The report comes to the stark conclusion that “women do ask but they do not get.” One of the researcher’s Andrew Oswald, a professor of economics and behavioural science at Warwick University says, “We were expecting to find evidence for this old theory that women are less pushy than men. But in asking for pay raises the women and the men were equal.” That can only mean one thing, in Oswald’s view. In the workplace, if women are asking for more money at the same rate as men, but aren’t getting it, “there is discrimination.” When the researchers of the study broke down the data by age, they found that younger women successfully negotiated raises as often as young men did. In particular, women under the age of 40 managed to negotiate for higher pay which might mean the gender pay gap becomes a thing of the past as these savvy negotiators progress their careers.
But rather than wait for these young women to reach the top the 2017 Women in the Workplace study by McKinsey/Leanin.org suggests change needs to happen at the company level. Many women are already “leaning in” the study says. So, what needs changing is the overall context of pay decisions for women.
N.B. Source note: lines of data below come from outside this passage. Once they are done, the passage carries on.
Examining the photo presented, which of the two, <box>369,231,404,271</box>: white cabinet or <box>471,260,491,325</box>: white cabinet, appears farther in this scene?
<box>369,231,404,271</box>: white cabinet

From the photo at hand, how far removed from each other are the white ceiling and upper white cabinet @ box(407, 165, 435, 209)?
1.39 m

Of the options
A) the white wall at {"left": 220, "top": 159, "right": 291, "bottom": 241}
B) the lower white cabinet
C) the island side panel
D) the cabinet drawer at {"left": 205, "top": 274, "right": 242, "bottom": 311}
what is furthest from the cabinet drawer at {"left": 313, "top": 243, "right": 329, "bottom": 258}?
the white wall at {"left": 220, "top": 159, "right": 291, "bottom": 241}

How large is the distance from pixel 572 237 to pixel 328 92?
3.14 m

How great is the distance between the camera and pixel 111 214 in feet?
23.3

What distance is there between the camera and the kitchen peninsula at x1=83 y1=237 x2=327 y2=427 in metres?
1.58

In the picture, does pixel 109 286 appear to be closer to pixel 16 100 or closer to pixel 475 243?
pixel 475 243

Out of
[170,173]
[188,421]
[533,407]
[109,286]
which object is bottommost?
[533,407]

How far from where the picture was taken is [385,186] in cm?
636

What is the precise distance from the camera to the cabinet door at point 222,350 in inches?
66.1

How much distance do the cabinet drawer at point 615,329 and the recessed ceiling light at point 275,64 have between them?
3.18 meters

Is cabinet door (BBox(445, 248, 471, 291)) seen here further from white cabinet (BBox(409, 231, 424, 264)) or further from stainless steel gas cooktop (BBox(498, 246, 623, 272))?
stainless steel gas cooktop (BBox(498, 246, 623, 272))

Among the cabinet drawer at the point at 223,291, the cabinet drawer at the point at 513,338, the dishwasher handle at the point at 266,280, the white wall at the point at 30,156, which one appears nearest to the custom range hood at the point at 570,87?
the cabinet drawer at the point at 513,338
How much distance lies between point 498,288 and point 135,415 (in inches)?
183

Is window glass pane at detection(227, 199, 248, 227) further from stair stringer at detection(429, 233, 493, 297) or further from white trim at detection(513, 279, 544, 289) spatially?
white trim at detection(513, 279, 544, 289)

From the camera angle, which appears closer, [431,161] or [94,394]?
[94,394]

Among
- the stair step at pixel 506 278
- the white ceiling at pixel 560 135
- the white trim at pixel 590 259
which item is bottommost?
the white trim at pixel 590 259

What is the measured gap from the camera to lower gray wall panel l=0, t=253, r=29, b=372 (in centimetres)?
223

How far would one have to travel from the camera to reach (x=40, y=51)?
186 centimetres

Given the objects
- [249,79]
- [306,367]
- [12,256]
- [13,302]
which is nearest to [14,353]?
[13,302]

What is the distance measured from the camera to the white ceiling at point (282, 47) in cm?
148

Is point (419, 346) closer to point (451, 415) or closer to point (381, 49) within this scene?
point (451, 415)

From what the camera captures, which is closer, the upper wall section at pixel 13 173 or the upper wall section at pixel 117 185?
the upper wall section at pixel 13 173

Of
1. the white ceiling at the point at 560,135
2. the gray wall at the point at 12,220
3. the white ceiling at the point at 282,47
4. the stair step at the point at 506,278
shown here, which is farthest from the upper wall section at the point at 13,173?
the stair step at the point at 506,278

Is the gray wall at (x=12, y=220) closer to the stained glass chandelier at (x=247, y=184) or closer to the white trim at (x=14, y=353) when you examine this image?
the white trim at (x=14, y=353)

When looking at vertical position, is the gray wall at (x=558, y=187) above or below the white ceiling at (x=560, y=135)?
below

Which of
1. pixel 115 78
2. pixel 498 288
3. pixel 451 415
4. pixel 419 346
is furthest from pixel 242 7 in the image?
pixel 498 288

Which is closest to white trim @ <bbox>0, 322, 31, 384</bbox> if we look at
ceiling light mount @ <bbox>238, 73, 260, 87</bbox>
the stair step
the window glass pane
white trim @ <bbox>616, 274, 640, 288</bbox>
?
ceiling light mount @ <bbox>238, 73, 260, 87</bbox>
a. No not really gender inequality is largely hype stirred up by news reporters to sell papers.
b. Not really women don’t like to focus on what is really happening
c. Not really my company has this issue sorted
d. I’m really surprised look at the numbers of women in senior management!
e. I am dismayed but not surprised we have just got used to the status quo
Answer e. Whilst there are elements of truth in some of the other statements the 2017 McKinsey /Leanin.Org study of Women in the Workplace found women experience a workplace skewed in favour of men. On average, women are promoted at a lower rate than men. The biggest gender gap is at the first step up to manager: entry-level women are 18 percent less likely to be promoted than their male peers. This gender disparity has a dramatic effect on the pipeline as a whole. If entry-level women were promoted at the same rate as their male peers, the number of women at the very top of organisations (senior vice president and C-suite levels in the USA Directors and above in the UK) would more than double. And the disparity in promotions is not for lack of desire to advance. Women are just as interested in being promoted as men, and they ask for promotions at comparable rates.
Perhaps unsurprisingly, women are less optimistic about their prospects. The women who aspire to be a top executive are significantly less likely to think they’ll become one than men with the same aspiration. Women of colour, the study found, particularly black women, face even greater challenges.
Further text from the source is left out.